Pendant le congé des fêtes 2016-2017, j’ai écrit le poème qui donne son titre au recueil, « Les îles Phoenix », puis « Arboretum Morgan ». J’avais parcouru un article, plus tôt cet automne-là, sur Amelia Earhart ; l’article évoquait des découvertes archéologiques appuyant la théorie selon laquelle elle aurait survécu au crash de son avion. J’étais depuis longtemps conquise par l’indépendance de cette pionnière de l’aviation, par son audace. L’hypothèse qui la transformait en survivante a capté mon attention, et mon cœur. À cette époque, j’essayais de me relever d’un trauma, notamment en allant marcher en forêt, à l’Arboretum Morgan. Je lisais sur ce sujet, et je me suis vue imaginer un après pour Amelia, tombée du ciel ; dans un même souffle, je me suis vue écrire sur les sentiers de l’Arboretum, où j’avais plus d’une fois promené ma mémoire à l’arrêt.

Plus tard cette année-là, en octobre, l’affaire Weinstein et le mouvement #MeToo éclataient, et ouvraient, dans l’espace publique et en moi, les digues d’une parole difficile, souffrante, sur les violences à caractère sexuel et la façon dont on s’en remet. Tout un pan de la poésie des dernières années s’est mis à confier, dépeindre, analyser ces violences, et à contester la culture qui les permet ; je pense aux œuvres de Laurence Veilleux, Marie-Andrée Gill, Roxane Desjardins, Chloé Savoie-Bernard, Stéphanie Roussel, Natasha Kanapé Fontaine, Daphné B., Maude Veilleux, Emmanuelle Riendeau, pour ne nommer que celles-ci parmi toute une production flamboyante et émouvante, qui m’a touchée et accompagnée.

# [Consignes]
A - D'après le passage, à quel moment le poème « Les îles Phoenix » a-t-il été écrit ?
B - Recopiez la partie du passage qui s'ouvre sur les mots « Pendant le congé » et se ferme sur « mémoire à l’arrêt. », en changeant « audace » par « courage ».

# [Lignes]
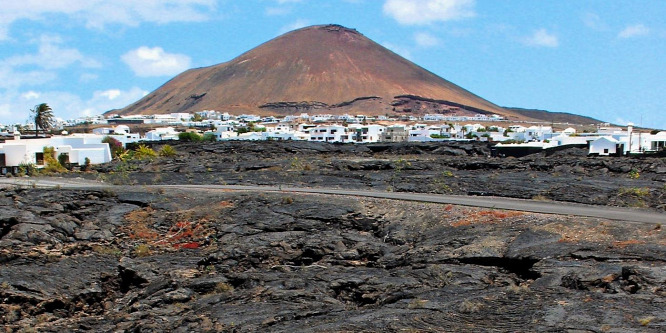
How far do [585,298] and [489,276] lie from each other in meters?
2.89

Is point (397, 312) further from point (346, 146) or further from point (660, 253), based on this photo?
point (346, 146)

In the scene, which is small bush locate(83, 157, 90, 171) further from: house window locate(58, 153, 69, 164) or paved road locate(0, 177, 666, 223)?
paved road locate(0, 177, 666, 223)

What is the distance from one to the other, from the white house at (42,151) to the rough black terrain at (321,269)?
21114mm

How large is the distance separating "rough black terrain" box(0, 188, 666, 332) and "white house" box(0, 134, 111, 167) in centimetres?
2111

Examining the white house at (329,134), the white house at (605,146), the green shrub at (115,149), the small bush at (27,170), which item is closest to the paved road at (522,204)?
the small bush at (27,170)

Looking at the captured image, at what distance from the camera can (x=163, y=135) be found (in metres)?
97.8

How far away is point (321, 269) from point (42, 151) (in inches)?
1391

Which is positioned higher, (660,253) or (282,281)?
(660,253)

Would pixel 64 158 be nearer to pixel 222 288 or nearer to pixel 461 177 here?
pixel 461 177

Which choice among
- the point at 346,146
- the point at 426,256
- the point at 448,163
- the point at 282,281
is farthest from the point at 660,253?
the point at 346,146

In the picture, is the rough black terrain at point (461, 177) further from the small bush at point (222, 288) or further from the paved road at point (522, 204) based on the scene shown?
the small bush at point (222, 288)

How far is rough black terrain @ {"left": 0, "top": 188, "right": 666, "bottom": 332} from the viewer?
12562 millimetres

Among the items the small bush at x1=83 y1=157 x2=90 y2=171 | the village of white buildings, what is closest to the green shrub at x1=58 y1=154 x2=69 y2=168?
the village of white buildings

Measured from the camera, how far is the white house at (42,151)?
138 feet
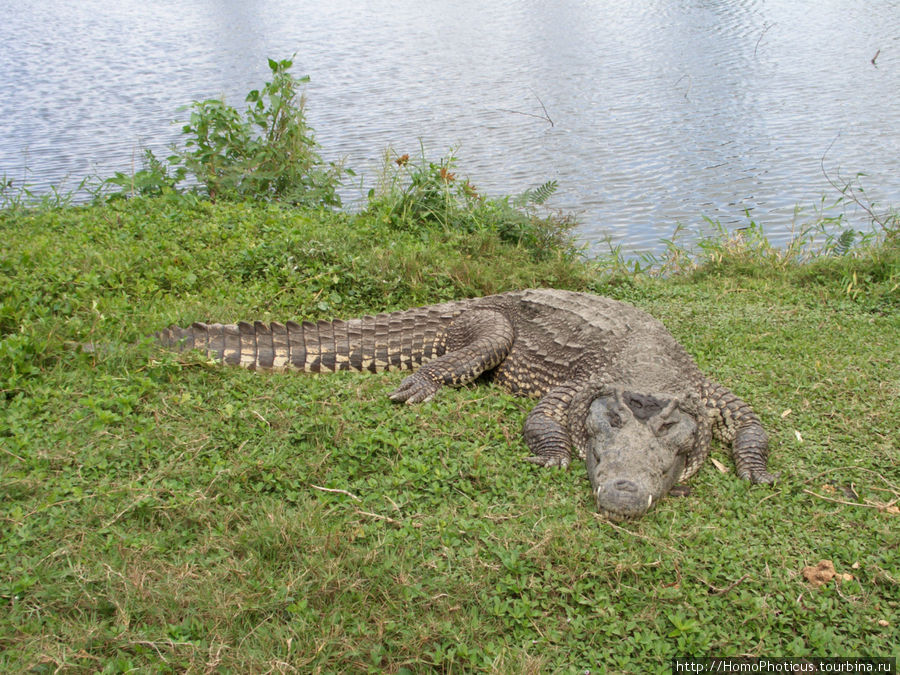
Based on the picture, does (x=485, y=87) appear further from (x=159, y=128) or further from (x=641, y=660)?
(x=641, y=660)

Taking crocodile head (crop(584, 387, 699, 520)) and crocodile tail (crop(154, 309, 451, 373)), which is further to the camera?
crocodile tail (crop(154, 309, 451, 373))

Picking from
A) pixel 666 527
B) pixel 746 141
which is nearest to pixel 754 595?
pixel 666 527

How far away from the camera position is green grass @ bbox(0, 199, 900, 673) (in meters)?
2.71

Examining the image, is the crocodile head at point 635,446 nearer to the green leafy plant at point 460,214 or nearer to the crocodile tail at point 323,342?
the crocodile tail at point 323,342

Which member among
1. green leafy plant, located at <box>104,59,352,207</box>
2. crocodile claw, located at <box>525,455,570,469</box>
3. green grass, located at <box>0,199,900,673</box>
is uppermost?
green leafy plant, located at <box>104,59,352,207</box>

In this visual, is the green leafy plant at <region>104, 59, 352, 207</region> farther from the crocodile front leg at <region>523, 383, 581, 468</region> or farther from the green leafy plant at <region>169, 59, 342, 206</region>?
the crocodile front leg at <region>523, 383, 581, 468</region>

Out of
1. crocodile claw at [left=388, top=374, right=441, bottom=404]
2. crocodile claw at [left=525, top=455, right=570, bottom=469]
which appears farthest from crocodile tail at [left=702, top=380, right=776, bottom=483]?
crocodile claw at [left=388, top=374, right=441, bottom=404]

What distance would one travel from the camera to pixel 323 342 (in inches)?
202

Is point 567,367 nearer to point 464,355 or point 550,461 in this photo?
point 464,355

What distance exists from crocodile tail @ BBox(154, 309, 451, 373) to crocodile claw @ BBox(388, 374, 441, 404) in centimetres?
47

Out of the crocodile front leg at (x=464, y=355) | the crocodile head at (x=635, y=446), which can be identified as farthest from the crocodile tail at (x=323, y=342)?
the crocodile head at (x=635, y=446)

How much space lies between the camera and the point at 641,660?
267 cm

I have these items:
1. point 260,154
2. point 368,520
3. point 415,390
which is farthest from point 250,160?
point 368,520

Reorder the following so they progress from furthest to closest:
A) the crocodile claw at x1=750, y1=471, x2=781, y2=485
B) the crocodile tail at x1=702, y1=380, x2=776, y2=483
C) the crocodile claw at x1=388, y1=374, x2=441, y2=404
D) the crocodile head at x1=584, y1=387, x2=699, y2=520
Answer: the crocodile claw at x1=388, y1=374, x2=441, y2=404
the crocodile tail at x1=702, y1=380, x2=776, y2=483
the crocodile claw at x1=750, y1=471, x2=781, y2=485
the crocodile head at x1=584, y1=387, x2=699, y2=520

# [Réponses par consigne]
A - Pendant le congé des fêtes 2016-2017.

B -
Pendant le congé des fêtes 2016-2017, j’ai écrit le poème qui donne son titre au recueil, « Les îles Phoenix », puis « Arboretum Morgan ». J’avais parcouru un article, plus tôt cet automne-là, sur Amelia Earhart ; l’article évoquait des découvertes archéologiques appuyant la théorie selon laquelle elle aurait survécu au crash de son avion. J’étais depuis longtemps conquise par l’indépendance de cette pionnière de l’aviation, par son courage. L’hypothèse qui la transformait en survivante a capté mon attention, et mon cœur. À cette époque, j’essayais de me relever d’un trauma, notamment en allant marcher en forêt, à l’Arboretum Morgan. Je lisais sur ce sujet, et je me suis vue imaginer un après pour Amelia, tombée du ciel ; dans un même souffle, je me suis vue écrire sur les sentiers de l’Arboretum, où j’avais plus d’une fois promené ma mémoire à l’arrêt.